Over the past three years, the automotive industry has faced quite a bit of turmoil. From the pandemic and lockdowns to supply chain shortages and aggressive price markups, car dealerships have been put through the wringer. Now, used car prices have gone up and there’s more inventory at dealerships, but no one wants to buy because of inflation. The prices are higher and because of interest rates, the monthly payments are higher.
The average price of a decent new car right now is around $46,000. At a typical interest rate of around 6-7% over a 60-month term (5 years), the monthly cost for a new car is around $1,000 per month.
Now, where does that put the car dealership industry? Well, dealerships now have inventory but they don’t have any buyers. Manufacturers are pressing on dealerships from the other end, saying they’re not going to produce hundreds of cars for dealer lots anymore, and some aren’t going to be selling to dealerships at all. Some manufacturers want to sell straight to the consumer, like Tesla. No markups by the dealership, just straight from the manufacturer to the consumer.

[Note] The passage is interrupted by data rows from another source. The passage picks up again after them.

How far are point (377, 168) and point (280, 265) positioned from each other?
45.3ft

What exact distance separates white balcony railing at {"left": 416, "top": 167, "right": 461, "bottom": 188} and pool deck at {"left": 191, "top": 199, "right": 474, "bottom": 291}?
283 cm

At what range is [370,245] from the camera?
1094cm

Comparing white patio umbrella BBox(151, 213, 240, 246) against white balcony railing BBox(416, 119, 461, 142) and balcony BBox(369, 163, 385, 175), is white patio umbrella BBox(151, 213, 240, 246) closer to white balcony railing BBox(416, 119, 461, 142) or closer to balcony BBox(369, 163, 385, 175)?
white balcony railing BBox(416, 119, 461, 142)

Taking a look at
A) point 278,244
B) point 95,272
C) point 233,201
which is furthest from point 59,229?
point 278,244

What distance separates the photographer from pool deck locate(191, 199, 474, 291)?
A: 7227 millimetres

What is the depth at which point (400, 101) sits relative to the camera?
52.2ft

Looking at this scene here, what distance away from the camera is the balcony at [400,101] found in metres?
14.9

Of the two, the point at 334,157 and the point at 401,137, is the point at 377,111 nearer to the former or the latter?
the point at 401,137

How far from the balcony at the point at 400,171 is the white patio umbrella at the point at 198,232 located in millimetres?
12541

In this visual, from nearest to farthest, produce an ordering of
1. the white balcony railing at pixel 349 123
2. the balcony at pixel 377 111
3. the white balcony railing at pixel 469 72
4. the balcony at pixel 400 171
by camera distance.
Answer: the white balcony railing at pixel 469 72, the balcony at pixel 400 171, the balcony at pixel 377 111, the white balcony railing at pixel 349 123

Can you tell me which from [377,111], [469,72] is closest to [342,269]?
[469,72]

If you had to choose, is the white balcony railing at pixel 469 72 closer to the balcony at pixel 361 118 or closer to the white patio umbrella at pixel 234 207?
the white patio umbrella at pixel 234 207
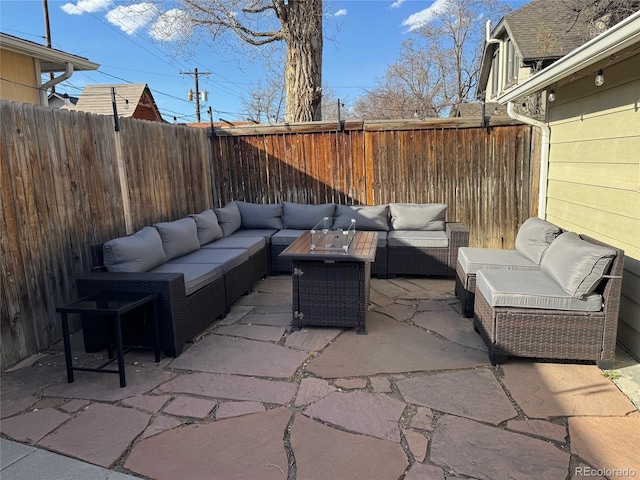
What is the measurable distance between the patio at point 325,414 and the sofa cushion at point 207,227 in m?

What’s that going to do for used cars? Will used cars only be sold through dealerships? Where do you see the used car business in two or three years? Will there be factory stores with a small used car department?
What about electric vehicles? Many of these manufacturers are telling dealerships that in 3-4 years, they can only sell EVs or mostly EVs. Many states are even canceling the eligibility of gasoline vehicles by the end of the decade. So dealerships won’t even be able to sell gas vehicles anymore; they won’t be allowed to go on the road. It’s clear that dealerships have to make a big transition if they want to stay afloat, and that’s going to put a big crimp on their parts and service business.
Most dealerships have a fixed absorption, meaning the fixed operations (service and parts) covers the fixed expenses; meaning overhead, rent, taxes, and insurance, all of this is paid for by their service and parts department. The sales department is where the profit comes from. So if your service and parts department can do 100% fixed absorption, you’re in good shape.
Well, electric vehicles don’t need as much service compared to gasoline vehicles. They don’t have internally lubricated engines or transmissions that need to be serviced regularly. They might need new brakes or tires, but that’s not the same as more expanded repairs. A lot of this is covered by a warranty, but the manufacturer still pays the dealer for the warranty. So what happens when everything goes to EVs and the fixed absorption only comes out to 20-30%? Well, now the sales department has to cover the difference; and if you have a lower margin and a lower volume, that may not be enough to withstand the expense footprint of a large traditional dealership.
What do you think about phasing out car dealerships and buying directly from the manufacturer? Take away the wishful thinking of how you want a car dealership to be, and let us know how you think it’s actually going to be. No one wants to deal with a runaround salesperson who goes back and forth with the elusive “manager in the back”, would this alternative be a better option? What if negotiating was taken out of the picture and cars had fixed prices? What is the happy medium for consumers and how does a dealership enterprise create a structure that’s profitable and sustainable without going out of business?